Ein Beleg dafür sind die Verkaufszahlen für die Philharmonischen Konzerte, ein Indiz an dem man sich orientieren kann, wenn man als Außenstehender keinen Einblick in die Bücher hat. Das Philharmonische Orchester Vorpommern gehörte übrigens zu den Orchestern in Deutschland, welche die langjährigen Corona-Einschränkungen gut überstanden haben, denn als es wieder spielen konnte, waren die Säle wieder prall gefüllt, das Publikum wieder da. Der Anblick des Onlineshops belegt bestens die gehobene Altersstruktur des Konzertpublikums, welchem man mit weltfremden Argumenten wie beispielsweise Fahrgemeinschaften bilden alles andere als ein Lächeln ins Gesicht zaubern vermag.

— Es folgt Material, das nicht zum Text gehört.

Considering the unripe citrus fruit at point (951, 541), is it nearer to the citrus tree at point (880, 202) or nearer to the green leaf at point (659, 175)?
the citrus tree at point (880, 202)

Jemand, der ein solches Konzert besucht, ist durchschnittlich im Rentenalter und fährt schon lange kein Auto mehr. Es gibt zwar Ausnahmen, die auch schon früher den Weg nach Stralsund gefunden haben, weil es in Greifswald keine Karten mehr gab, das sind aber Ausnahmen.
Für das ältere Publikum würde sogar ein Shuttlebus keine Alternative darstellen, da für sie der Weg zum Theater schon recht beschwerlich ist, von Leuten, die im Rollstuhl sitzen ganz zu schweigen. Bei dem Thema Shuttlebus gibt es geteilte Meinung, welche würden ihn nutzen, andere bezweifeln die Attraktivität bei insgesamt drei Stunden Mehraufwand. Auch eine Fahrt mit dem ÖPNV wäre theoretisch möglich, wenn wir in Vorpommern einen hätten, der diesen Namen verdienen würde. Seit Monaten fallen aus Krankheitsgründen vermehrt Züge aus, selbst zwischen Greifswald und Stralsund gibt es keine Stundentaktung, und dass obwohl beide Städte ein gemeinsames Oberverwaltungszentrum bilden. Wer eine Vorstellung um 19:30 Uhr in Stralsund besucht und den Zug um 22:17 Uhr verpasst, kann zumindest den um 00:06 Uhr am nächsten Tag nehmen. Beiden Zugverbindungen übrigens ist gemein, dass sie nach Ankunft in Greifswald gezwungenermaßen zu einem längeren Spaziergang einladen. Man muss schon sehr leidensfähig sein, um sich diese Strapazen zu jedem Theaterbesuch zu gönnen, bei jedem Wind und Wetter.
Der ÖPNV ist übrigens auch finanziell keine Alternative, denn schließlich kostet inzwischen eine einfache Fahrt von Greifswald nach Stralsund 10,00 Euro, von Greifswald Süd sogar schon 10,80 Euro. Unter dem Strich kommt zu einer Eintrittskarte, ob nun Normalpreis oder ermäßigt dank KuS oder TheaterCard noch einmal über 20,00 Euro obendrauf. Dass bei solchen Bedingungen die Zuschauerzahlen in bestimmten Sparten massiv in den Keller gehen werden, schließlich können sich viele einen Theaterbesuch auch dank solcher Vergünstigungen überhaupt leisten. Da zudem die anvisierte Sanierung länger als drei Jahre dauern wird, realistischer dürften inzwischen fünf Jahre sein, ist die Existenzbedrohung, welche der Intendant des Theater Vorpommern Ralf Dörnen für dieses erkannt hat, kein unrealistisches Szenario. Ein Theater lebt von all seinen Sparten! Ein Theater muss alle Leute erreichen können, ob jung oder alt, ob reich oder arm! Die Universitäts- und Hansestadt Greifswald muss als Gesellschafterin ihre Pflicht erfüllen und es ermöglichen, dass das Theater Vorpommern dieses Ziel auch erreichen kann.
Die Stadthalle, welche fast nur leer steht, dem Theater als Interimsspielstätte zu überlassen, ist auch bei der angespannten Haushaltslage ein recht kleiner Wunsch, ein Wunsch, dessen Erfüllung aber viele Leute glücklich machen würde.